Yesterday, the woman who runs Black Lives Matter NH (and wife of one of my ex-players) discovered (although I had already told her in advance) that the featured speaker was from the still-running Occupy Seacoast group, mostly liberal and progressive Democrats with whom BLM NH doesn't get along because the former had issued a "words we suggest you don't use on your Women's March signs" and one of them was "intersectionality," which they defined as "You-have-to-agree-with-me-on-everything feminism."

That's it! BLM Don't take crap from The Man!... or in this case The Woman!??

Actually I think in this case it's a strong, independent woman who don't need no strong, independent women. I'm not sure which group is supposed to be outraged here. The rule book is unclear.

Sovereign Court

Fergie wrote:

Democratic Leadership Debate - CNN (Full Debate) DNC Chair Debate

I'm waiting for the booze to kick in before I can stomach watching this.
Anyone watch it? Any thoughts?

EDIT: Ugh. I didn't realize that little thumbnail of Tucker Carlson would stay on the screen. Anyone have a link without his face on it?

I'm biased but I like Ellison for the job. I find Perez's inability to answer questions troubling.

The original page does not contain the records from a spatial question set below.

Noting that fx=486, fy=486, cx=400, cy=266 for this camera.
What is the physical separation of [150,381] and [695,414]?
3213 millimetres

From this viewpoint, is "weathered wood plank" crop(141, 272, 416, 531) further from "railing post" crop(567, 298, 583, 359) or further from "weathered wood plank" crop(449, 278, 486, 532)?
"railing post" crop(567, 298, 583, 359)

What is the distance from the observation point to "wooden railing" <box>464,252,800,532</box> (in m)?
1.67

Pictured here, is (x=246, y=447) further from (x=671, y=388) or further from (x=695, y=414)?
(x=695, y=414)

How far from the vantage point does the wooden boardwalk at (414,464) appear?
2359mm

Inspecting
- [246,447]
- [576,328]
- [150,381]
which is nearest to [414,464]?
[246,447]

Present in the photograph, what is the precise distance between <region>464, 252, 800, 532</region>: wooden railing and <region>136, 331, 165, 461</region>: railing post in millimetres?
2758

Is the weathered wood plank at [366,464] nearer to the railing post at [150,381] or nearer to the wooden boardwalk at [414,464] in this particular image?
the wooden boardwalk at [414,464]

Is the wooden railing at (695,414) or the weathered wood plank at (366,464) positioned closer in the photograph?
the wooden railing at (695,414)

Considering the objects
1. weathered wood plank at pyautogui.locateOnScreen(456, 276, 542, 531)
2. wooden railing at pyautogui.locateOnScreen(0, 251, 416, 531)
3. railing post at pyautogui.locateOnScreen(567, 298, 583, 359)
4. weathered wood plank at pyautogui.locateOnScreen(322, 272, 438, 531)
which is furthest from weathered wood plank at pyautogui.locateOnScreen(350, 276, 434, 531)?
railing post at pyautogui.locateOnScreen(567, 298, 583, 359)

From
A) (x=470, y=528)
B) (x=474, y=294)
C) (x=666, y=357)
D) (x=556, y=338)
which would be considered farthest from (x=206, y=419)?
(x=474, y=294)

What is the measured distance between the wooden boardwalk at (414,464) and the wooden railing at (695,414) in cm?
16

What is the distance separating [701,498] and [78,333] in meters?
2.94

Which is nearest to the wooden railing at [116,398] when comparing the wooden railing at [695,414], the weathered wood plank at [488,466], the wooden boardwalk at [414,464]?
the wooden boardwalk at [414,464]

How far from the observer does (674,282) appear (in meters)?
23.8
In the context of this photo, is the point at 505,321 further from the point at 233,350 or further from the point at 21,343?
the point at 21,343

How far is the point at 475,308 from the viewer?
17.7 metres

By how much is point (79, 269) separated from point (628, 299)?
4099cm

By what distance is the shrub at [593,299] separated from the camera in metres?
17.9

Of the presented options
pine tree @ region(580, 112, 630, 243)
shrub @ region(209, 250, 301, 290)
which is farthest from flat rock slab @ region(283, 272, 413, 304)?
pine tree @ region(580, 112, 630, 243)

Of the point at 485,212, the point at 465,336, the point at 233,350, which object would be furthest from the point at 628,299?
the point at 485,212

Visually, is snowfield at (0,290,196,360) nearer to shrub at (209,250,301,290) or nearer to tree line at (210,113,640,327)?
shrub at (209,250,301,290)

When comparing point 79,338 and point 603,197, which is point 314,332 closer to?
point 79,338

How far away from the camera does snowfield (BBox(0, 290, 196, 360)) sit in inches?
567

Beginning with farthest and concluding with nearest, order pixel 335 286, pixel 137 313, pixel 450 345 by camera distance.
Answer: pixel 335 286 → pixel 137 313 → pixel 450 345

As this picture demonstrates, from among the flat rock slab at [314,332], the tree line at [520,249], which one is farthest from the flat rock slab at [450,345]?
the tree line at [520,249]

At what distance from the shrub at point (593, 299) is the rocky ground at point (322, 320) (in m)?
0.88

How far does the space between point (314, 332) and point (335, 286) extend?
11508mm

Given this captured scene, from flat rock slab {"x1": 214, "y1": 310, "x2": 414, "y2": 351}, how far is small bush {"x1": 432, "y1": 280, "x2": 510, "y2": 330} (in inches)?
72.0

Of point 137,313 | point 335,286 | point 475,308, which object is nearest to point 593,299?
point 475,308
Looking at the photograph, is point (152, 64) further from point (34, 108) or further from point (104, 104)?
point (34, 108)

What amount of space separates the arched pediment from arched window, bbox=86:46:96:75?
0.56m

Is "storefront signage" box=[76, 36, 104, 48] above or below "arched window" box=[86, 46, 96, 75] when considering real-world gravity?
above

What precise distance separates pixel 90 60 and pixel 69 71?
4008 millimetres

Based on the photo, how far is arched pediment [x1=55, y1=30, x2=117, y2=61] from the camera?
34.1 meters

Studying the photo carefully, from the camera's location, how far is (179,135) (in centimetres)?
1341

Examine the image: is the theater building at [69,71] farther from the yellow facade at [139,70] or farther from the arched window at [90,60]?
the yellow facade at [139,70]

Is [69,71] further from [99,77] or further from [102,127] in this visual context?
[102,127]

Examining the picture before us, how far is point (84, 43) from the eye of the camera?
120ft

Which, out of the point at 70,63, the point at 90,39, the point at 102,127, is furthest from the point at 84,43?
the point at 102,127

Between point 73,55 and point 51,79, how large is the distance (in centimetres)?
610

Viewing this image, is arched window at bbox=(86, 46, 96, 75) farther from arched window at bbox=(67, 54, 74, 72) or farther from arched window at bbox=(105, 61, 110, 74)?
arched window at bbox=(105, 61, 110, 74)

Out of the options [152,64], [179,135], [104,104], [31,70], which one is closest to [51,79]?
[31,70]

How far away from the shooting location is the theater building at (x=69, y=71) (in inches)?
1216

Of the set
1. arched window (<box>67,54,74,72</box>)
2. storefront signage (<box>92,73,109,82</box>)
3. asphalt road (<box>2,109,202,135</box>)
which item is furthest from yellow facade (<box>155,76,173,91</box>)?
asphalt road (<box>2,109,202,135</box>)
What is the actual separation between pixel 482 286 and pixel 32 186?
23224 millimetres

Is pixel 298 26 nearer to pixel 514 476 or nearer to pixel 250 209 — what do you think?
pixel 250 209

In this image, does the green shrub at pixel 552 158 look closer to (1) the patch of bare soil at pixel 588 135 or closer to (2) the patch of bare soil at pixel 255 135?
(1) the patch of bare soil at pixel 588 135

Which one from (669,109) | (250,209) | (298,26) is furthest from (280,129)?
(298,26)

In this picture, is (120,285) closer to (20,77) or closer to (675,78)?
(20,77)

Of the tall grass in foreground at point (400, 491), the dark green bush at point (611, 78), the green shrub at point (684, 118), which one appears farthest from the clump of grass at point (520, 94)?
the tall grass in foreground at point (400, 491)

Also, anyone else notice Tucker Carlson has resting confused face?


I have to admit I was pretty disappointed by the debate as a whole. It seems everyone was bending over backwards to say the same vague stuff, but there was very little substance to tell the candidates apart.

I thought that Sam Ronan was the only one who took a stand on the issue of past problems, and that Perez was dodging questions like bullets in the Matrix. Ellison seemed OK, but I got the impression he was not nearly the break from the status quo I thought he might be.

I don't know, I felt like I learned very little new information from the debate. I would like to see some better questions put to the candidates, and hear something specific.


1 person marked this as a favorite.
Drahliana Moonrunner wrote:
Irontruth wrote:
Drahliana Moonrunner wrote:
CBDunkerson wrote:
The 'all democrats are not perfect in all ways at all times... therefore they are just as bad as republicans' arguments have gone well past silly at this point.
That's not and never have been the point. The real danger of the Democratic Party is that it gathers up progressive energy and simply stifles it. It goes around recruiting progressive votes with the "It's either us or the Republican" mantra. And then once elected, it closes the door to those very same voters, AS DID Barrack Obama in his first two years in office. It took major pressure to get Obama moving on progressive matters and to force Clinton to do some needed about faces on TPP and Keystone.

Yes it is the point. In fact, it's the central thesis on 80% of left leaning posters in this thread. Obama is a republican because he did this one thing. Clinton is a republican because of that one thing. Etc, etc, etc. It's a constant and repeated refrain throughout this thread and liberally leaning discussions.

You do it constantly. If someone isn't perfect, all you talk about is the things that make them not perfect. If that isn't your thesis, then you should reconsider how you communicate, because this is precisely what I've gleaned from how you talk about Democrats. In fact, this is pretty much all I've learned from you, that politicians who aren't perfect and don't 100% agree with you are bad.

If you're trying to get something else across, you've largely failed.

It wasn't just one thing. Obama gave progressives pretty much the cold shoulder on all matters during his first two years in office. He backed the Keystone Pipeline, he stacked regulatory agencies with people from the companies they were supposed to regualte, He took the marriage is one man/one woman stance, and he failed to be aggressive on closing Gitmo, it's not just one thing but a whole raft of issues.

You're literally doing the thing I talked about in the post you replied to.